"En el mismo instante en que ese sorbo de té mezclado con sabor a pastel tocó mi paladar... el recuerdo se hizo presente... Era el mismo sabor de aquella magdalena que mi tía me daba los sábados por la mañana. Tan pronto como reconocí los sabores de aquella magdalena... apareció la casa gris y su fachada, y con la casa la ciudad, la plaza a la que se me enviaba antes del mediodía, las calles..." Me disculparán de antemano por sintetizar de este modo el celebérrimo texto de Por el camino de Swann , dentro a su vez de la extensa En busca del tiempo perdido , y en la que Proust saca a relucir lo que él mismo denominaría la memoria involuntaria, al recordar su más tierna infancia en la mansión de tía Léonie (su tía Isabel en la realidad), de la localidad de Illiers-Combray, junto a Chartres, a poco más de un centenar de kilómetros del propio París. Así, de esta manera tan singular como inextricable, el genial maestro francés afloraría sus más íntimos recuerdos alcanzando una suerte de simultaneidad de pasado y presente y construyendo la realidad más allá del tiempo mismo. Esta podría ser una extractada definición de la archifamosa magdalena proustiana. Pues bien, guardadas las distancias y elementos de desenlace, incluso pudiéramos llegar a alcanzar esas sensaciones; el problema es que tan sutiles percepciones --de hecho le sucedería al mismísimo Proust-- no tienen porqué revivirse siempre en positivo. Sin ir más lejos, en estas últimas semanas estoy sintiendo como un flash-back, la memoria involuntaria de un siniestro índice que ya parecía olvidado: la cautela ante la pluralidad de opinión por presunción de subjetividad o dicterio. Controversia inconcebible a estas alturas dado el dictamen constitucional y todo el espíritu de una jurisprudencia que en tales casos ha resuelto reguladamente desde 1978 hasta el día de la fecha.
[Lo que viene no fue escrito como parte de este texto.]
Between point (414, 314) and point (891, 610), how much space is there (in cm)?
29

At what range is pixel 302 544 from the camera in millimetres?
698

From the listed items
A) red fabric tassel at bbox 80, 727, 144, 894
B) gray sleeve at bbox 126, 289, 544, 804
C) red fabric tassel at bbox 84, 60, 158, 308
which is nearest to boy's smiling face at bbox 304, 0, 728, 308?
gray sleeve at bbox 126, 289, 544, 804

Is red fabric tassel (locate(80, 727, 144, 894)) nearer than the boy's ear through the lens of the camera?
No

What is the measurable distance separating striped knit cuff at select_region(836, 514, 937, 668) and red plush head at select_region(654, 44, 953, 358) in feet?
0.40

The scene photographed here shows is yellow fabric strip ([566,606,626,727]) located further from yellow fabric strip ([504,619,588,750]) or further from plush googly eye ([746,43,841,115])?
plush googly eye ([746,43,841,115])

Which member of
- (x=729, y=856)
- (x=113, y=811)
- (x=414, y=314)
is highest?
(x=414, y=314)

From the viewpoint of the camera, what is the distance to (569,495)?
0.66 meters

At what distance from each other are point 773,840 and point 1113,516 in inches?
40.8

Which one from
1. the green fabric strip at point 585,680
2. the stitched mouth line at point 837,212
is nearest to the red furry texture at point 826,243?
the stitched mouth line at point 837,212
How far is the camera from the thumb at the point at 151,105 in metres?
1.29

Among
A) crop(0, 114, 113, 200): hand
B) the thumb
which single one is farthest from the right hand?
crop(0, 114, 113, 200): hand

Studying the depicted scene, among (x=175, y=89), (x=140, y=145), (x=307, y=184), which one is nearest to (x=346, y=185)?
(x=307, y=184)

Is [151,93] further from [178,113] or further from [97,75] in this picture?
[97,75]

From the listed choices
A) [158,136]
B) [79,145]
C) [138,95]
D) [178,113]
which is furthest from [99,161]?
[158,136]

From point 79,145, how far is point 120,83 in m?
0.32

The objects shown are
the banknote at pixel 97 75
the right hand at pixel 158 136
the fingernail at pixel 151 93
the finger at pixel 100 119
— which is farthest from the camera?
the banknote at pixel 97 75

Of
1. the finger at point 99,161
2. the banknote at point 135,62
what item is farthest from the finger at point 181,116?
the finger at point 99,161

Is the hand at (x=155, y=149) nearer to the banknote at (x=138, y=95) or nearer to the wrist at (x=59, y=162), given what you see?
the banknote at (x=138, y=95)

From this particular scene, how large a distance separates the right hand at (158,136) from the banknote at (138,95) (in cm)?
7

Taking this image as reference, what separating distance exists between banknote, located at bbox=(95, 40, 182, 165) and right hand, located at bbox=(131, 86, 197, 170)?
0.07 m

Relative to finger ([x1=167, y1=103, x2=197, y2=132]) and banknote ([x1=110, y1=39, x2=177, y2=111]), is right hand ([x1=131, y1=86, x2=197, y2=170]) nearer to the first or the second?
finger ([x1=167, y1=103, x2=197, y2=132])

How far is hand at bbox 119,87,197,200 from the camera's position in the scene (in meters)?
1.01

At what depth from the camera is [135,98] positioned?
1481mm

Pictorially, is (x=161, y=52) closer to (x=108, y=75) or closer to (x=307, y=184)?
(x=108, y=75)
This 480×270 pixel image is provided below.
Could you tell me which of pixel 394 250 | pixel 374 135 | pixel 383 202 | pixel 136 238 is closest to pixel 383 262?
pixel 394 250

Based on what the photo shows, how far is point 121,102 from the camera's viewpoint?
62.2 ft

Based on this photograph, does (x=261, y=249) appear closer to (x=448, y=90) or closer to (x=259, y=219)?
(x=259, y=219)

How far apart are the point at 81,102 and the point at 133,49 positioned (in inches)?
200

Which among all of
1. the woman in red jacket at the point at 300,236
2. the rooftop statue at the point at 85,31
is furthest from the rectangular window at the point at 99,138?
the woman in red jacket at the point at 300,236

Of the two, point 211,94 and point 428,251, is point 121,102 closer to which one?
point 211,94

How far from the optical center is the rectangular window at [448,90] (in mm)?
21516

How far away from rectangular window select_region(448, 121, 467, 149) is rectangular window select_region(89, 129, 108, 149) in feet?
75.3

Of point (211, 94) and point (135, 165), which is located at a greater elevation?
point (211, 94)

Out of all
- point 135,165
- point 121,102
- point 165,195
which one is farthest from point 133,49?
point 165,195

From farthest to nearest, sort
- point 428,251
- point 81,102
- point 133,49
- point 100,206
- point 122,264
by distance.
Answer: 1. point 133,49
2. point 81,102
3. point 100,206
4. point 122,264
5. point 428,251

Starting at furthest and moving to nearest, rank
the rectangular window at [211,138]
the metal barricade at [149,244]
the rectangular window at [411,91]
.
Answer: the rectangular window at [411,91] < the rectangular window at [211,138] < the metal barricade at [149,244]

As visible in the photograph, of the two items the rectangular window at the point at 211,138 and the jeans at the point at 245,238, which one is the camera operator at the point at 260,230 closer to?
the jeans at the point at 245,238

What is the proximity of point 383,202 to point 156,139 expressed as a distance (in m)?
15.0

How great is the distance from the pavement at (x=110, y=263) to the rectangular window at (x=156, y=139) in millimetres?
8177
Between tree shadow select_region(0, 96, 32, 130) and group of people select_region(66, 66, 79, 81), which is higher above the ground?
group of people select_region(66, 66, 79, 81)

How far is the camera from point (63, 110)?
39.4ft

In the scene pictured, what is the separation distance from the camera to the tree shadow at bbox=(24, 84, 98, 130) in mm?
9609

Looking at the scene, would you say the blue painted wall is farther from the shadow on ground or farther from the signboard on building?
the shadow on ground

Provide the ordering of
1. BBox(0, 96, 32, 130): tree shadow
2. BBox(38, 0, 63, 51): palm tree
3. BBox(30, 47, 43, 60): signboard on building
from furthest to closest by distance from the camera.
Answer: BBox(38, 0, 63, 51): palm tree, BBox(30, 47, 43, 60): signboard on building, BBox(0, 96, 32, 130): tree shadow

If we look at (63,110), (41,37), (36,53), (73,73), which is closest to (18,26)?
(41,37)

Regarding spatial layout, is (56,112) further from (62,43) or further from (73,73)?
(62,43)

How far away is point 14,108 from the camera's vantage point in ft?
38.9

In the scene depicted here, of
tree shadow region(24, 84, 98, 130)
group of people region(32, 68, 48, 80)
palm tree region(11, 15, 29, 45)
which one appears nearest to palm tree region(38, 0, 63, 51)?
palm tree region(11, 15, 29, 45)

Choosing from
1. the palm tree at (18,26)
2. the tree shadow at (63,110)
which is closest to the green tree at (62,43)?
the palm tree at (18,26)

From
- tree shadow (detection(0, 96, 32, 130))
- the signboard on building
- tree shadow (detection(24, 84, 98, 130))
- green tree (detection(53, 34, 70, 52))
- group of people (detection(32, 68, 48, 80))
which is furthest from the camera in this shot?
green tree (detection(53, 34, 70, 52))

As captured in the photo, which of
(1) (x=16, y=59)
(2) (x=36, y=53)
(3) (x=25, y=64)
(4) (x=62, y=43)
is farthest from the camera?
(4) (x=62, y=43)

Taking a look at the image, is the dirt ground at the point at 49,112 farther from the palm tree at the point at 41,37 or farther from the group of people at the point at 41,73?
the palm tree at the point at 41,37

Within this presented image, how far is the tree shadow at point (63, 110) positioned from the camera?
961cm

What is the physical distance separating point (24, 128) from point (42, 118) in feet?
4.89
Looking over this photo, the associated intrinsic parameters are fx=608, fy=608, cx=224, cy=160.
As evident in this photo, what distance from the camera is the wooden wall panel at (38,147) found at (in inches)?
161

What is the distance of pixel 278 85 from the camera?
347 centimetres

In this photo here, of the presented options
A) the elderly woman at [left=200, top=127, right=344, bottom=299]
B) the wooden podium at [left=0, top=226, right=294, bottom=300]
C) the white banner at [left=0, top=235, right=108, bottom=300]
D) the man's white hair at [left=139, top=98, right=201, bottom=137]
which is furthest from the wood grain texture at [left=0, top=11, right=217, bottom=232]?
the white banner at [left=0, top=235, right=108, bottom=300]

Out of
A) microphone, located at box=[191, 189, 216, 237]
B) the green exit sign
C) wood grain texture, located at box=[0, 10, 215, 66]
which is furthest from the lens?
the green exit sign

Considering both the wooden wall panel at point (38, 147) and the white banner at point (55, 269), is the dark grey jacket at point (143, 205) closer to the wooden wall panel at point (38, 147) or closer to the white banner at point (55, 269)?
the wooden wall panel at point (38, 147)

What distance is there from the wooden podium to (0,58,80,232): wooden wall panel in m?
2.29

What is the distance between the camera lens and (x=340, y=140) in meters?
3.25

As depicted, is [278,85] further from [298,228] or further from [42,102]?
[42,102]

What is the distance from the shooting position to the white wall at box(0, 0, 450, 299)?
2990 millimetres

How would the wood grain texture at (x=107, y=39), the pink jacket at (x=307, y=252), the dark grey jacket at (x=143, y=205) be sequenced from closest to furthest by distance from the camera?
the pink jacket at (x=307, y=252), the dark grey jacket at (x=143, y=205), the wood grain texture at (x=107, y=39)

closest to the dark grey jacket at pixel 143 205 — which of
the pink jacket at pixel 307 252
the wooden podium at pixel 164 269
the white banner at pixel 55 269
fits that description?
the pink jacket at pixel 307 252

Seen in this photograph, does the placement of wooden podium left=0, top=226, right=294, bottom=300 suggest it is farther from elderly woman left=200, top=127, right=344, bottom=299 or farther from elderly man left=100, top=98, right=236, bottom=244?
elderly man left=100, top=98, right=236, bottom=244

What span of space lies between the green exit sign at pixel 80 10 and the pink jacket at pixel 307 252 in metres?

Un paralelismo pues entre el ayer y el hoy luego de que nada más y nada menos que la WPFC, el IPI y la WAN nos acaben de dar un apercibimiento respecto al significado de la libertad de expresión en cualquier democracia que se precie.

Proust habló de mensajes pero en su época estalla el asunto Dreyfus que no sólo le afectó, sino a su obra y a la sociedad, al precio de infamia, exilio y quizá la muerte de un ilustre mensajero: Emile Zola. Años después, Proust asumiría en La prisionera que a partir de cierta edad hacemos como que no nos importan las cosas que más deseamos. No me pregunten cómo ni por qué.